** Problem to solve **
Reply solely with the number of lines, in the records underneath, that include the word "Pulmonology".
★ ★ ★ ★
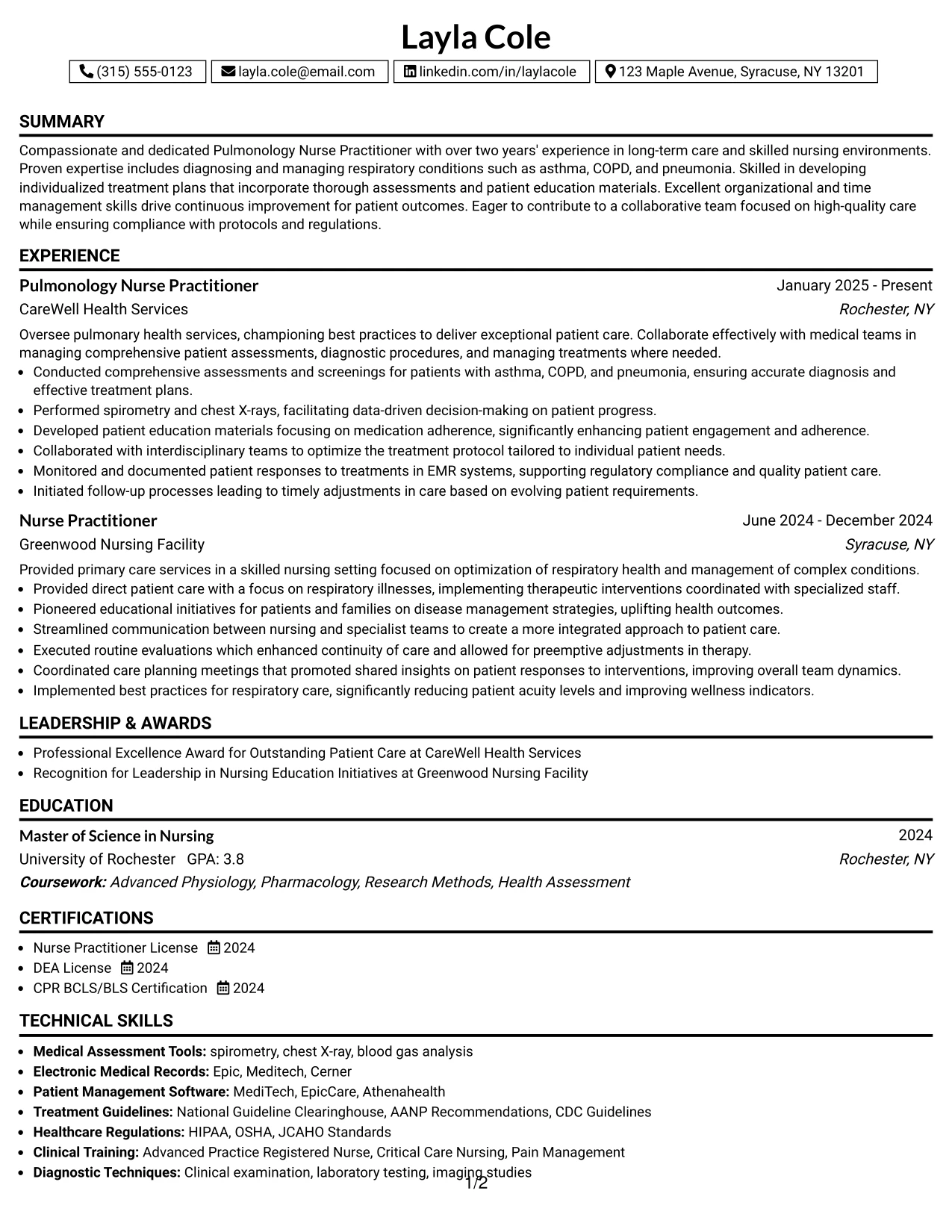 Layla Cole

(315) 555-0123 layla.cole@email.com linkedin.com/in/laylacole 123 Maple Avenue, Syracuse, NY 13201

SUMMARY

Compassionate and dedicated Pulmonology Nurse Practitioner with over two years' experience in long-term care and skilled nursing environments. Proven expertise includes diagnosing and managing respiratory conditions such as asthma, COPD, and pneumonia. Skilled in developing individualized treatment plans that incorporate thorough assessments and patient education materials. Excellent organizational and time management skills drive continuous improvement for patient outcomes. Eager to contribute to a collaborative team focused on high-quality care while ensuring compliance with protocols and regulations.

EXPERIENCE

Pulmonology Nurse Practitioner
January 2025 - Present
CareWell Health Services
Rochester, NY

Oversee pulmonary health services, championing best practices to deliver exceptional patient care. Collaborate effectively with medical teams in managing comprehensive patient assessments, diagnostic procedures, and managing treatments where needed.
• Conducted comprehensive assessments and screenings for patients with asthma, COPD, and pneumonia, ensuring accurate diagnosis and effective treatment plans.
• Performed spirometry and chest X-rays, facilitating data-driven decision-making on patient progress.
• Developed patient education materials focusing on medication adherence, significantly enhancing patient engagement and adherence.
• Collaborated with interdisciplinary teams to optimize the treatment protocol tailored to individual patient needs.
• Monitored and documented patient responses to treatments in EMR systems, supporting regulatory compliance and quality patient care.
• Initiated follow-up processes leading to timely adjustments in care based on evolving patient requirements.

Nurse Practitioner
June 2024 - December 2024
Greenwood Nursing Facility
Syracuse, NY

Provided primary care services in a skilled nursing setting focused on optimization of respiratory health and management of complex conditions.
• Provided direct patient care with a focus on respiratory illnesses, implementing therapeutic interventions coordinated with specialized staff.
• Pioneered educational initiatives for patients and families on disease management strategies, uplifting health outcomes.
• Streamlined communication between nursing and specialist teams to create a more integrated approach to patient care.
• Executed routine evaluations which enhanced continuity of care and allowed for preemptive adjustments in therapy.
• Coordinated care planning meetings that promoted shared insights on patient responses to interventions, improving overall team dynamics.
• Implemented best practices for respiratory care, significantly reducing patient acuity levels and improving wellness indicators.

LEADERSHIP & AWARDS

• Professional Excellence Award for Outstanding Patient Care at CareWell Health Services
• Recognition for Leadership in Nursing Education Initiatives at Greenwood Nursing Facility

EDUCATION

Master of Science in Nursing
2024
University of Rochester GPA: 3.8
Rochester, NY
Coursework: Advanced Physiology, Pharmacology, Research Methods, Health Assessment

CERTIFICATIONS

• Nurse Practitioner License 2024
• DEA License 2024
• CPR BCLS/BLS Certification 2024

TECHNICAL SKILLS

• Medical Assessment Tools: spirometry, chest X-ray, blood gas analysis
• Electronic Medical Records: Epic, Meditech, Cerner
• Patient Management Software: MediTech, EpicCare, Athenahealth
• Treatment Guidelines: National Guideline Clearinghouse, AANP Recommendations, CDC Guidelines
• Healthcare Regulations: HIPAA, OSHA, JCAHO Standards
• Clinical Training: Advanced Practice Registered Nurse, Critical Care Nursing, Pain Management
• Diagnostic Techniques: Clinical examination, laboratory testing, imaging studies

1/2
★ ★ ★ ★
** Completed task **
2